Not so, of course, and the lot of our loved ones can be made easier by our maintaining a caring role by regular visits."


Bruce, I agree very much. Dad and Mum are still a very huge part of of each other's lives. But the fact that Dad is in a Home means that they both benefit. Dad has my Mum looking out for him, in the way you describe, and has medical care on hand, while Mum gets some important rest to enable her to give more of herself during the visits. A year ago, I would never have said that - I imagined that "putting someone in a Home" (to quote the phrase that can strike terror) would be the worst thing imaginable.
 

Brucie

Registered User
Jan 31, 2004
12,413
near London
A year ago, I would never have said that - I imagined that "putting someone in a Home" (to quote the phrase that can strike terror) would be the worst thing imaginable.
Well said, and I feel the same way.

That's why I post a fair amount about Jan's home, really, to try and get the message out that care homes can be very good, and the best place for people at a certain stage.

Most people not in the dementia loop tend to think that to 'put' a relative in a care home is to dump them, wash your hands of them.

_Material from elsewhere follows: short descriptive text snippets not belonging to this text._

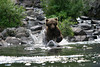 bears-06-28-05-3601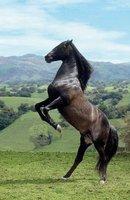 Clementoni Schwarzes Pferd (1000 Teile)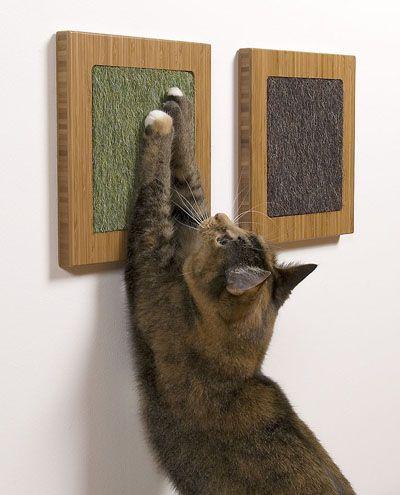 Кішка мітить територію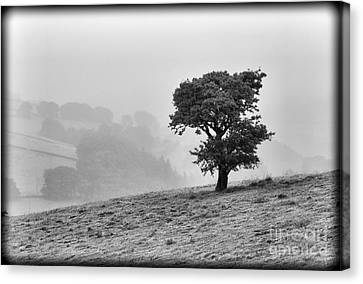 Canvas Print featuring the photograph Oak Tree In The Mist. by Clare Bambers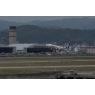 ニュース画像 8枚目:定期便を運航する全日空は東北フラワージェット「JA85AN」を使用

The terminology is not correct. The person simply 'moves house', and from then on their new home is the care home, so - as one would normally - we visit them at home.

The complication, and a painful one at that, is that the moving of house is not something they have probably chosen to do. We are doing it for them by proxy, but with their safety and best interests in mind.

Were it anything other than dementia, there would be other choices.